Continuous with fixed checkpoint interval.
# Default trigger (runs micro-batch as soon as it can)
df.writeStream \
.format("console") \
.start()
# ProcessingTime trigger with two-seconds micro-batch interval
df.writeStream \
.format("console") \
.trigger(processingTime='2 seconds') \
.start()
# One-time trigger (Deprecated, encouraged to use Available-now trigger)
df.writeStream \
.format("console") \
.trigger(once=True) \
.start()
# Available-now trigger
df.writeStream \
.format("console") \
.trigger(availableNow=True) \
.start()
# Continuous trigger with one-second checkpointing interval
df.writeStream
.format("console")
.trigger(continuous='1 second')
.start()
Change Data Feed
Change Data Feed allows delta table to capture change events (insert, update, delete), which is similar to CDC in sql server.
Structured streaming can be seamlessly used to load changes.

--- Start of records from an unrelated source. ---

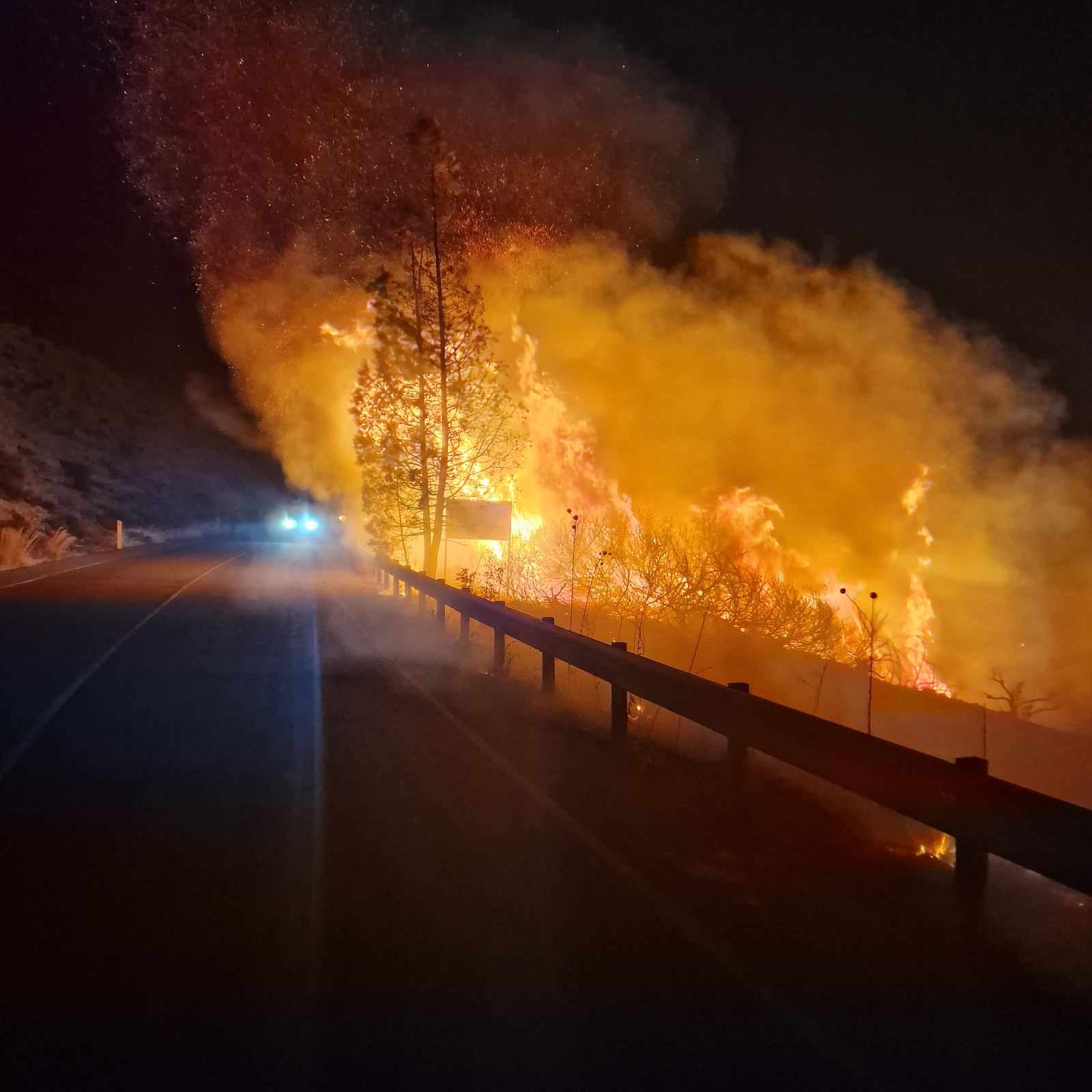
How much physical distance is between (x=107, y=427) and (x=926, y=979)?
324ft

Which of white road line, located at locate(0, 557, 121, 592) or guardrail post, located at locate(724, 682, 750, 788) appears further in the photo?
white road line, located at locate(0, 557, 121, 592)

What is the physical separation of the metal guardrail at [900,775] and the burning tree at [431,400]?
69.1 ft

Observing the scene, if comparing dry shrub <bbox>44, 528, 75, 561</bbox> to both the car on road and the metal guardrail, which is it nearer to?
the metal guardrail

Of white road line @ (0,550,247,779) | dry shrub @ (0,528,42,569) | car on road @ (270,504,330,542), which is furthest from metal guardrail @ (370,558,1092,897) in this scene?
car on road @ (270,504,330,542)

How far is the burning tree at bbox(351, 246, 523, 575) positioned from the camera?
3103cm

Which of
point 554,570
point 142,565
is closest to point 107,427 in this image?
point 142,565

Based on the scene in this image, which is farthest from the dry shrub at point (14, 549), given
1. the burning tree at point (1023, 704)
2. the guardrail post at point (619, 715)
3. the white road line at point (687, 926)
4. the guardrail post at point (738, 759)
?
the guardrail post at point (738, 759)

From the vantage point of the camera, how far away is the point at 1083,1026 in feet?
14.5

Enable change data feed on delta table.
new table: CREATE TABLE student (id INT, name STRING, age INT) TBLPROPERTIES (delta.enableChangeDataFeed = true)
existing table: ALTER TABLE myDeltaTable SET TBLPROPERTIES (delta.enableChangeDataFeed = true)

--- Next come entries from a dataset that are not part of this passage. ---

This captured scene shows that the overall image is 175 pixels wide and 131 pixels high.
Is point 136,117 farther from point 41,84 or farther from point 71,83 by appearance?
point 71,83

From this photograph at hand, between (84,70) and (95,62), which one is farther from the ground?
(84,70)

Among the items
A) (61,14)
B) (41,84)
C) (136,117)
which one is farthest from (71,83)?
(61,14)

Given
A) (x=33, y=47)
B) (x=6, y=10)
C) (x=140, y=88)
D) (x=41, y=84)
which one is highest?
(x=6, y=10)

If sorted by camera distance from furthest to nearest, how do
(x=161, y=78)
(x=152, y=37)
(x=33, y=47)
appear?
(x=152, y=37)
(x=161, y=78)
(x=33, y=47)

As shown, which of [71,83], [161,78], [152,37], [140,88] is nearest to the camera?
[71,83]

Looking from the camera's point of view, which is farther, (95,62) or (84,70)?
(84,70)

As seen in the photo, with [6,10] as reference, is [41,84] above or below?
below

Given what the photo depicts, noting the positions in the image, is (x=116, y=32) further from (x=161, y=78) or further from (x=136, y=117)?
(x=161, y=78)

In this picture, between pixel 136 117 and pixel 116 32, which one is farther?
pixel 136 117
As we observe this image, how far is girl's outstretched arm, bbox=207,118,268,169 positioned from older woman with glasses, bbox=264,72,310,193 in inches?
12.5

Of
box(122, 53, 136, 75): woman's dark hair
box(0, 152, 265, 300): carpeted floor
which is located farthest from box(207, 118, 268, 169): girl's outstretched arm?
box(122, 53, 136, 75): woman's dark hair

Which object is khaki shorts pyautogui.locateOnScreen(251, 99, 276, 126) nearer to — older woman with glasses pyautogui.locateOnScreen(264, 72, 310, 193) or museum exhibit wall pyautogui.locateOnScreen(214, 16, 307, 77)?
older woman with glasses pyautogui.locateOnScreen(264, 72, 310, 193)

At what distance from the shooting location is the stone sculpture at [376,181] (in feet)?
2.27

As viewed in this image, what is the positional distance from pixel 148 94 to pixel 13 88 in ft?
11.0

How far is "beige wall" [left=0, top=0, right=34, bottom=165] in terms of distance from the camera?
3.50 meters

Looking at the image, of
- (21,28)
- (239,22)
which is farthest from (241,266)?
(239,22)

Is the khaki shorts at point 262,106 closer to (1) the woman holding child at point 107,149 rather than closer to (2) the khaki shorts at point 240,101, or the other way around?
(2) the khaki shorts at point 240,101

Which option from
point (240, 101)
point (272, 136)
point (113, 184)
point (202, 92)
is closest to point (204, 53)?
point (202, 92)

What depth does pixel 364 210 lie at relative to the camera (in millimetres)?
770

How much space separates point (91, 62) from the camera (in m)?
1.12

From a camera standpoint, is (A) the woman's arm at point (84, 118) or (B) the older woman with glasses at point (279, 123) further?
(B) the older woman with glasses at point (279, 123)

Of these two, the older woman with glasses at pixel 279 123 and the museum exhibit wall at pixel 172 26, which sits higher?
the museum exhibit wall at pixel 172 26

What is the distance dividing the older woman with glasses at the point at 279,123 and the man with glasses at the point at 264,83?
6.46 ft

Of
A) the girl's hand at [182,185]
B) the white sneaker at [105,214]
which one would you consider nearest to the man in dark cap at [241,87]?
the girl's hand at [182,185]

all new tables: set spark.databricks.delta.properties.defaults.enableChangeDataFeed = true;
in new version of spark with dataframewriterv2 or plus, simply use write.tableProperty(property: str, value: str)
Once enabled, changes are stored in the _change_data folder under the table directory, which causes extra storage. Reading the change data should go through delta lake apis, such as structured streaming or sql.
example:
use catalog test;
create table cdf.xyz2 (
id_num int,
description string
) TBLPROPERTIES (delta.enableChangeDataFeed = true)
;
insert into cdf.xyz2
values
(1, 'abc'),
(2, 'hello');
The insert and any later changes will be saved. The "table_changes()" function helps to get the change records, starting from a commit version.
SELECT * FROM table_changes('test.cdf.xyz', 0)
the change records keep the change type, version and timestamp, so you can play the history of the table.
id_num description _change_type _commit_version _commit_timestamp
1 abc insert 1 2024-05-23T04:36:11.000+00:00
2 hello insert 1 2024-05-23T04:36:11.000+00:00
There are different parameters for querying the range of changes.
-- version as ints or longs e.g. changes from version 0 to 10
SELECT * FROM table_changes('tableName', 0, 10)
-- timestamp as string formatted timestamps
SELECT * FROM table_changes('tableName', '2021-04-21 05:45:46', '2021-05-21 12:00:00')
-- providing only the startingVersion/timestamp
SELECT * FROM table_changes('tableName', 0)
Streaming change data feed
Note that the change data is not persisted forever. It will be purged regularly by interval. A good way to persist the changes, is to plug it into structured streaming and save the changes to a physical table.
if you can afford a 24-7 cluster to stream changes, no need to set trigger. It will continue to run
(spark.readStream.format("delta")
.option("readChangeFeed", "true")
.table("test.cdf.xyz")
.writeStream
.option("checkpointLocation", '/tmp/test_cdf_history')
.toTable("test.cdf.xyz_history")
)
Otherwise if running by schedule. The availableNow=true forces it to run ONLY ONCE and stops the streaming. The checkpoint will help to resume next time when kick off the stream again.
(spark.readStream.format("delta")
.option("readChangeFeed", "true")
.table("test.cdf.xyz")
.writeStream
.option("checkpointLocation", '/tmp/test_cdf_history')
.trigger(availableNow=True)
.toTable("test.cdf.xyz_history")
)
The .option("readChangeFeed", "true") specifies to read the change feed instead of the table itself.
The history table keeps the change data feed records, which looks like below.
For update transaction, it keeps the values before and after (preimage / postimage).